住宅ローンの借入が決定する前や土地や建物の契約をする場合がありますが、
「もしも、住宅ローンの承認が下りなかったらこの契約は白紙撤回(なかったこと)になります」
という特約をローンの白紙解約といいます。
ローンの白紙解約は契約書の特約欄に記載されます。
これは、住宅、不動産の売買を進めようとするときに、住宅ローンを利用するとなると、当然ローンの承認が必要になりますが、先行して契約をする事もあります。
実際には住宅ローンの承認が下りなければ契約・売買することができなくなりますので、そのような特約をつけて、契約の解除に予防線を張るわけです。
これを停止条件といいます。
本来、そのような特別な事情が何もなく売買契約を解除しようとする時、
買主側からの契約解除の場合は、手付金放棄で契約解除、売主側からの解除は、手付金倍返しで契約解除をしなくてはなりません。

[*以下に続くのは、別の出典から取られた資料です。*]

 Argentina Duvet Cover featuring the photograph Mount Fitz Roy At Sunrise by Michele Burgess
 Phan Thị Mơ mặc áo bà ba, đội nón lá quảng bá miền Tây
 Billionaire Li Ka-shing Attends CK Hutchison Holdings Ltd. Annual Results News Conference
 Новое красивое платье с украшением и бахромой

しかしこのローンの契約白紙解除が適用されると、手付金は戻ってきます。
「ローンが承認されなかったのだから仕方がない」と見做されます。
ただし、この特約はローンの承認が下りなかった場合のみ適用されるので、ローンが承認されるために買主も最善を尽くさなければなりません。
「他に安くていい不動産物件が出たから断る口実に、この契約をローンの契約白紙解約を利用しよう」
と言うような考えで故意にローンの不承認を計画した場合には、この停止条件は適用されません。

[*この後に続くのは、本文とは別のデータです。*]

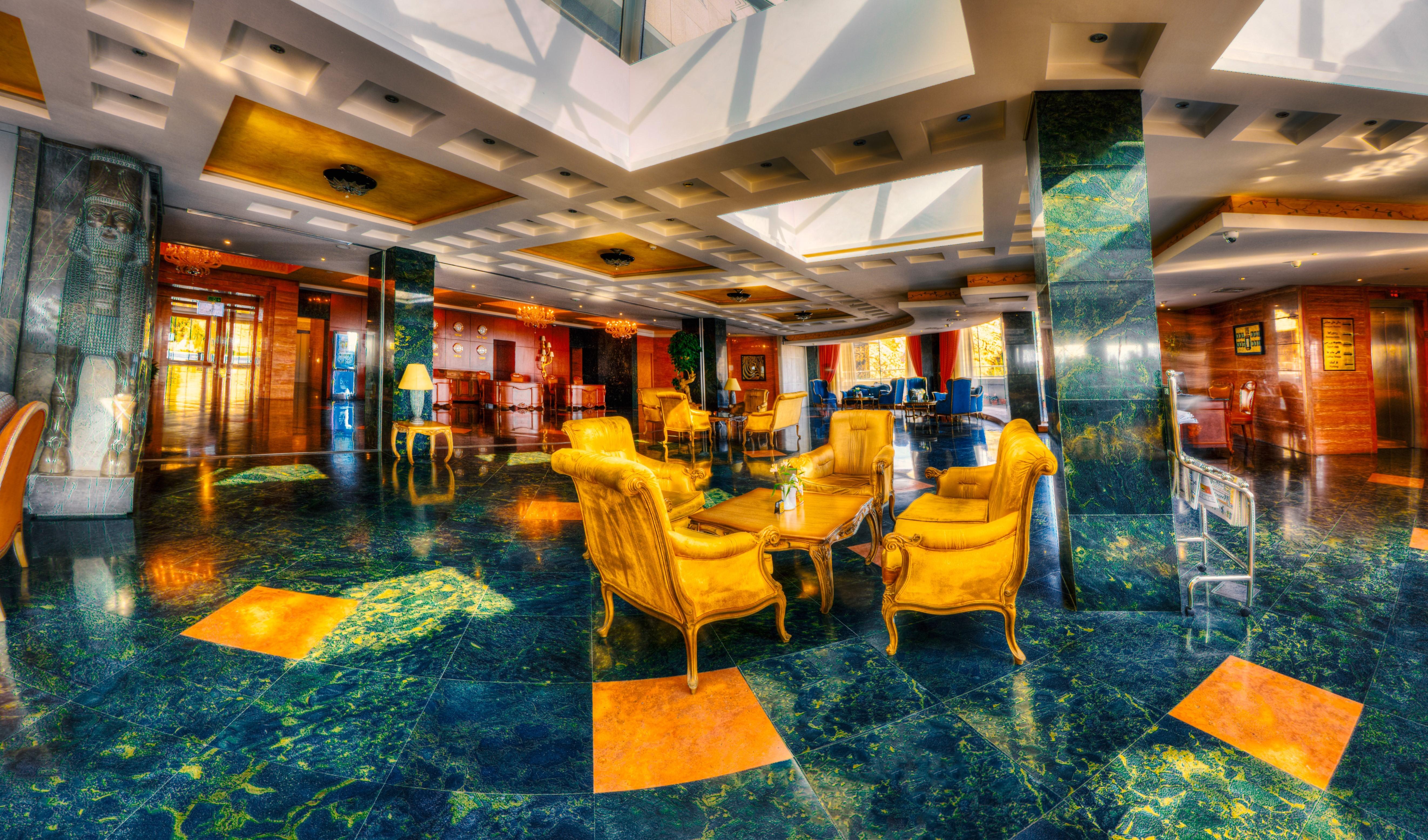 لوبي فندق الكبير شيراز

その時はこの契約は有効となり、この物件を購入しなければ契約は破棄となり、手付金は戻ってこないということになります。
家を建てる側、また不動産を購入する側として注意することは、
契約書のローン特約の欄にその旨が書いてあることを確かめることです。
ローンの契約白紙解約が書いていないと、口約束では証拠がないので手付金が返還されない可能性もあります。
また、手付金が戻ってこない場合もありますので、契約する場合はしっかりと説明を受け、納得してから契約書に押印するようにしましょう。
不動産業は売主、買主の間に立って仲介をし、手数料を得て利益としています。
が売主となる物件もありますし、会社にもよりますが、仲介手数料の収入は不動産業の売上の多くの部分を占めていると言ってもいいでしょう。
手数料の金額は宅地建物取引業法で上限が定められています。
たとえば400万円以上の物件の場合だと3%+6万円・消費税別(速算式による)までとなります。
1000万円の物件を売買した場合36万円(税別)となります。
この仲介手数料は売主、買主双方からもらうことができます。
個人間で話がまとまった場合、この仲介手数料を払わなくてもいいように仲介業者を立てない場合があります。
この時に、住宅ローンを使わなければ問題はないかもしれませんが、住宅ローン利用の場合には契約書や重要事項説明書など不動産業者が作成する書類が必要だという金融機関がほとんどです。
その場合には問い合わせをして、仲介手数料の減額交渉をしてみることをお勧めします。
実際に売主買主が揃っていれば、探す手間は必要ないので事務的な作業のみをお願いするような形になります。
なので手数料の減額交渉は十分に可能だと思われます。
また、不動産の取引にあたっては所有権の移転登記等、登記も絡んできますので実際には司法書士や、場合によっては土地家屋調査士にも依頼をする事務が出てくるでしょう。
報酬や手数料がかかりますが、安全な不動産取引をするなら、プロの手を借りるのが一番です。
登記簿謄本の取得費など実際にかかる実費と仲介手数料のように減額交渉可能な経費があります。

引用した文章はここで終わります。